### TEXT EXCERPT
..............................
Final Biden Oil, Gas Rule Offers Fiscal Reforms, Nothing on Climate - Waterkeeper

Final Biden Oil, Gas Rule Offers Fiscal Reforms, Nothing on Climate

By: Waterkeeper Alliance

Photo Credit: Shutterstock

Today, the Biden administration’s Bureau of Land Management (the Bureau) released its final oil and gas leasing rule. The rule contains welcome and decades-overdue fiscal reforms and provides discretionary guidance for best land stewardship practices, but falls short of managing a climate-compatible decline of oil and gas extraction on public lands. The Bureau declined to incorporate comments from 11 conservation groups–as well as many other members of the public-imploring the agency to address the climate crisis in this long-anticipated update to the country’s antiquated federal oil and gas rules, as such, it achieves some but not all the necessary legal reform to the federal oil and gas program.

The rule omits any climate action entirely despite President Biden’s Executive Order 14008 specifically requiring analysis and mitigation of the federal oil and gas program’s contributions to the climate crisis. The order states in part: “…the United States will exercise its leadership to promote a significant increase in global climate ambition to meet the climate challenge.” The Bureau claims the report and the final oil and gas rule satisfy Executive Order 14008 despite containing no climate provisions whatsoever.

“The climate crisis is a water crisis,” said Daniel E. Estrin, general counsel and legal director for Waterkeeper Alliance. “Our communities, Indigenous American nations, and endangered wildlife urgently need the government to take meaningful action to protect them from unchecked climate change being driven by fossil fuel extraction. While the rule takes some fiscal and environmental steps in the right direction, they are overshadowed by the complete failure to address the climate impacts of the Bureau of Land Management’s oil and gas program. It’s long past time to align climate goals with regulatory actions, including a realistic plan to phase out leasing of public lands to help ensure clean and safe water will be available for present and future generations.”
..............................
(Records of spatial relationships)
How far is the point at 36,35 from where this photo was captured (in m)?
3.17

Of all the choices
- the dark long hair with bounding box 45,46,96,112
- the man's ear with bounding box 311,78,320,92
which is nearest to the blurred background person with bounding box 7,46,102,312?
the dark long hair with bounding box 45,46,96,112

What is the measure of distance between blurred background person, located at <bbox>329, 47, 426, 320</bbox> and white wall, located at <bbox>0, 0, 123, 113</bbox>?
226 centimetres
..............................
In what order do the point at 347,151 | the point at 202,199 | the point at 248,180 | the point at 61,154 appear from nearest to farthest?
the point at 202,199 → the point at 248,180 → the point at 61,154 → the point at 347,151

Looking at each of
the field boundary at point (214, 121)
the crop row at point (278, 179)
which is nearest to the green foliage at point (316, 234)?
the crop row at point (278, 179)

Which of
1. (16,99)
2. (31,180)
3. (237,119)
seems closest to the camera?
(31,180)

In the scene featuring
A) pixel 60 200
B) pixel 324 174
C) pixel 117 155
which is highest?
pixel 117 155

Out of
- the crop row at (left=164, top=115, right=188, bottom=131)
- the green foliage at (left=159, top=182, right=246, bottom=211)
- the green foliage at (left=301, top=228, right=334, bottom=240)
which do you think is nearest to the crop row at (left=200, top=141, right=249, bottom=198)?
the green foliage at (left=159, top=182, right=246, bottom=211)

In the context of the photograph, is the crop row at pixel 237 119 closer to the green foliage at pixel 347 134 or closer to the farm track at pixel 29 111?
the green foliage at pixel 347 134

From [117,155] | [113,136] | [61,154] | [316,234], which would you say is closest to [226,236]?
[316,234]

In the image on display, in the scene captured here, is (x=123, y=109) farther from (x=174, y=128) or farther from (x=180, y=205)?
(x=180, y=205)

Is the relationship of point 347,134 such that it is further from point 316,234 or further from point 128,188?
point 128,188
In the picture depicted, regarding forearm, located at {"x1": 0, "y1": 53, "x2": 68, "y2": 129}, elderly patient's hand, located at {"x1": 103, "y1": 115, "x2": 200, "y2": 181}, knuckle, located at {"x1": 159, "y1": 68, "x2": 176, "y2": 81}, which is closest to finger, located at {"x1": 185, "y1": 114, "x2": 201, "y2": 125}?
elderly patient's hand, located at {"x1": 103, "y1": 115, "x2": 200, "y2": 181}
..............................
### GOALS
a – Output, word for word, the records from the line containing "How far is the" down to the line containing "226 centimetres", including both of those lines.
b – Go on with the text on the Bureau of Land Management's final oil and gas leasing rule, starting right after its last sentence.

### PER-TASK ANSWERS
a –
How far is the point at 36,35 from where this photo was captured (in m)?
3.17

Of all the choices
- the dark long hair with bounding box 45,46,96,112
- the man's ear with bounding box 311,78,320,92
which is nearest to the blurred background person with bounding box 7,46,102,312?
the dark long hair with bounding box 45,46,96,112

What is the measure of distance between blurred background person, located at <bbox>329, 47, 426, 320</bbox> and white wall, located at <bbox>0, 0, 123, 113</bbox>?
226 centimetres

b –
The science is clear: there is no room for continuing “business as usual” on the federal mineral estate if humanity is to have a meaningful chance of curtailing catastrophic warming. Global fossil fuel production must decrease by approximately 6% per year between 2020 and 2030 if we hope to limit warming to 1.5°C. As the world’s largest fossil fuel producer and historic emitter, the U.S. is obligated to take a leadership role. The U.S. is currently projected to fall far short of its international climate commitments. Lawmakers, environmental groups, and the public have requested oil and gas phase-down measures in this rule.

“While we welcome the long-overdue fiscal and bonding reforms contained in the final rule, we are disappointed that, despite specifically requesting comment on how the rule should address greenhouse gas emissions, the Bureau of Land Management chose not to make any changes to the final rule in response to the many comments it received on this issue,” said Melissa Hornbein, senior attorney at the Western Environmental Law Center. “The Bureau has ample authority to institute the ‘lifecycle’ approach to the federal leasing program we recommended, which would have set the stage for the scientifically mandated managed decline of the federal oil and gas program that is critical to addressing the climate crisis while complying with the Inflation Reduction Act’s requirements for future leasing. While bonding, royalty, and other fiscal reforms are welcome, the Bureau once again missed a critical opportunity to make a meaningful difference with respect to climate with this rule.”

In our comments, we called for phasing out oil and gas production by about 2030 and suggested a “lifecycle approach” for the federal oil and gas program, which would have helped address the interwoven climate, ecological, and biodiversity crises. This lifecycle approach would have allowed the Bureau for the first time ever to actually acknowledge and respond to the climate impacts of federal oil and gas extraction at a local and regional scale, from pre-leasing through well shut-in, and, critically, to retain agency discretion to require producers and lessees to address these issues in real time as new information arises.

The administration’s rule seeks to geographically concentrate oil and gas leasing in areas with “high potential” for oil and gas recovery in an effort to limit landscape and wildlife harms. The Bureau never addresses the fact that this approach has “high potential” to actually increase greenhouse gas emissions from federal public land and focus environmental harms in already overburdened communities. The rule also fails to provide the agency with guidance on which interests to put first when ecology and human health values conflict with extractive industries.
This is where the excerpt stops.